Learn how to approach problems like a management consultant.
Discuss your workflow with a software engineer or IT person to see if anything can be automated. If you can streamline a process, you’ll have more time available for the tasks that are more nuanced and complex.
Here are a few tasks that are easy to automate:
- Sending form emails and responses
- Sorting data
- Data backups
- Computer updates
- Changing file names
- Resizing images
- Scheduling programs or reports
If you need to perform a repetitive task on the computer, a programming script can probably take care of the assignment for you. Apple offers an Automator OS X tool for Mac computers, and Windows has a Task Scheduler for PCs—both systems make it easy to automate functions, even if you don’t know programming.
Working hard is commendable, but as you scale up, it will become more efficient to delegate tasks instead of putting in more hours. Make a list of everything you do at work that would be easy to teach to someone with less experience. Document your process, and then train a subordinate on your techniques. Monitor their progress periodically, and if they do well, you can eventually give them total ownership over the assignment.

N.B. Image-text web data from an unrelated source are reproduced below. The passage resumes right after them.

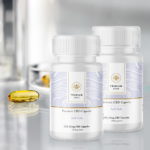 Bulk CBD Capsules | 1,200mg (3-Pack)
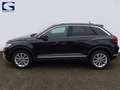 Volkswagen T-Roc 1.5 TSI Style DSG-ACC-LED-Park+LaneAssist Black - thumbnail 2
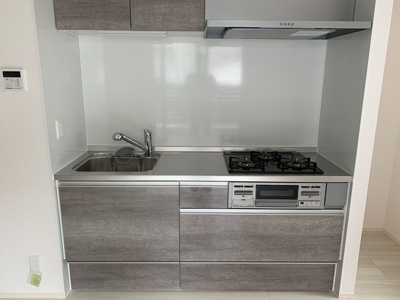 【キッチン】 | D-room高宮通り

Constant notifications are productivity killers. Set boundaries with your colleagues and only check your email during certain periods of the day—for example, first thing in the morning and an hour before you leave the office.
If you have something that demands your undivided attention, structure that task into your schedule. Create an event in your calendar so colleagues can see the time blocked off, and then find a place to work where you won’t be disturbed. It’s important to make time and space for yourself to finish your work—even if it means limiting your availability to other people.